Marine Ron Kovic (Tom Cruise) lets go another round at the hidden Viet Cong snipers, an unshakeable belief in his own invincibility evident in his every action, fanatical pride in his corps and country driving him on over the brink. Suddenly, the entire beat of the action switches from observing this foolhardy act to a position inside Kovic as the fateful bullet rips through his spinal cord. Ever so slowly you arc up and over with him, collapsed onto the ground in a crumpled heap, the final thud bringing the blood up from the lungs and out through the mouth. It is a sickening, brutal, wholly unforgettable moment and just one of many that linger long after Born On The Fourth Of July has run its epic course.
The true story of Vietnam veteran Ron Kovic, originally told in his 1976 book Born On The Fourth Of July, could have easily lost its impact on the screen, reduced to the unfortunate plight of an unlucky whinger who bit off more than he could chew. Instead, it translates quite magnificently into a thoroughly moving tale of one mans extraordinary life, depicting the awful sense of impotence that comes with a young body trapped in a wheelchair while all the time supplying the fascinating backdrop of three of the most turbulent decades in American history.
And then there is Tom Cruise. Impressive enough in the fairly traditional role of the all-American boy preparing himself for glory, he is literally unrecognisable as the post-war paraplegic, displaying a depth and range never previously even hinted at in a remarkable performance that immediately lifts him out of his previous cheesecake category and places him smack at the front of a whole generation of American actors. The scene in which he rips out his catheter to rage against a wholly redundant penis, while his mother looks on suitably aghast, is at once deeply affecting and barely watchable, while the tears streaming down his face as he finally finds some sort of desperate comfort in a Mexican brothel have already been shared by audiences throughout America. Willem Dafoe supplies strong support, but this is Cruises movie, wheeling around like a madman, looking like a thinner David Crosby and barking at the world for reducing him to this sorry state. The closest parallel would be Daniel Day Lewis in My Left Foot, a fair indication of the quality of work on display here.

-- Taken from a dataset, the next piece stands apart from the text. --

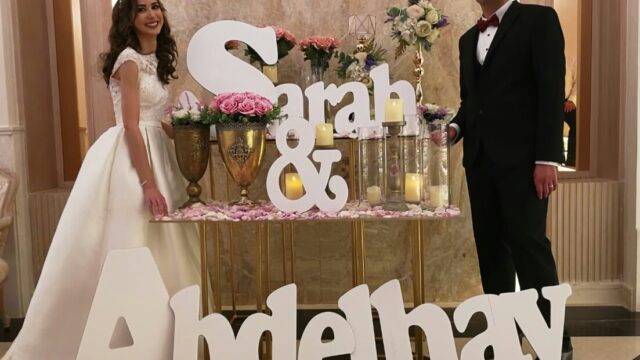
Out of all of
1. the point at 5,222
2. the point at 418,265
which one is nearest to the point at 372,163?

The gradual politicisation of this former gung-ho patriot is less skilfully handled by Stone, with no real explanation of why exactly Cruise switches tack so dramatically. The film is overlong and overwrought and there is also a distinct sense of having travelled some of these paths before, via The Deer Hunter (early hometown scenes), Coming Home (vet in a wheelchair) and, of course, this directors own Platoon. And yet in a film this big, none of these flaws seem to add up to a hill of beans. Few recent movies have covered so much ground with such aplomb, fewer still have packed such a punch to the heart.
Some will find it overly long, but with such a pivotal performance by Cruise and a veritable platoon of Hollywood elite supporting, who can begrudge a bit more screen time?